Any attempt to seriously incorporate Digital minimalism into your life on your terms requires going head-to-head against decades of time, and millions of dollars worth of research into software which is specifically designed to beat you at your own game.
As the saying goes – the house, always wins.
2. Your personal autonomy is at stake.
When people are given a menu of choices, they rarely ask: “what’s not on the menu?” [or] “why am I being given these options and not others?” – Tristan Harris, founder of Time Well Spent and former Google design ethicist
It doesn’t matter what you do.
It doesn’t matter how you structure your profile.
It doesn’t matter how you tweak any other metric that’s at your disposal to tweak.
These technologies are systematically working to filter your experience through the lens of your personal data.
No matter how much you fight it, these technologies are customising your content to what they think it wants you to see.
As Cal pointed out in the podcast, these technologies are engineered to push you into the most extreme version of yourself. You’re literally fighting a losing battle for your own personal identity and autonomy, all in the name of better targeted advertising.
3. Social media’s true purpose.
Whatever benefit you think you’re deriving from these services, you’re fighting a constant battle to maintain self-control over your use of them.
Make no mistake.
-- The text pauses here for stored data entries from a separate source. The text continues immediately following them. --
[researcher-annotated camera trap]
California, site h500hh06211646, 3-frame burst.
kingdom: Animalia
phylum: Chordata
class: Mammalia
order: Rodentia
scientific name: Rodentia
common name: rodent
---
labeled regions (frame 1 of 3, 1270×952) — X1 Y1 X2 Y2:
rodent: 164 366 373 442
This is no longer the meandering of a few paranoid doomsday naysayers. This is the harsh, lived reality for most people today using social media, and is verified by comments of those on the inside, like Tristan Harris, who know exactly the techniques used.
But this is no coincidence. There is an important reason for why Big tech invests billions of dollars on hacking the attention centres of your brain… because it is a commodity. This brings us to our last point.
Facebook is not a Social Media technology. It is an advertising technology. You think that Facebook is a social media service that allows you to communicate with your peers. You think you’re a customer, taking advantage of the free service that Facebook provides.
But you’re not a customer, you’re the product.
Consider a related example. If you read through the Qantas Frequent Flyer terms and conditions, it states in no uncertain terms, that the Qantas Frequent Flyer program is not a customer service program.
It is designed to collect user data, for the purpose of optimising their marketing strategy (and also sell your data to other private companies, including spammers!).

Whatever social benefits you may derive from Facebook, it is merely a front for Facebook’s true purpose which is advertising.
To embrace digital minimalism, as a personal philosophy, is a matter of convincing yourself that the amount of effort required, is worth the perceived benefits.
I cannot imagine that anything social media has to offer, cannot be gained in some other way.
And that is why, I think, digital minimalism is only the first step to eventually giving up on social media altogether. The goal is learning to use technology the way it was always meant to be used, for our benefit, not our enslavement.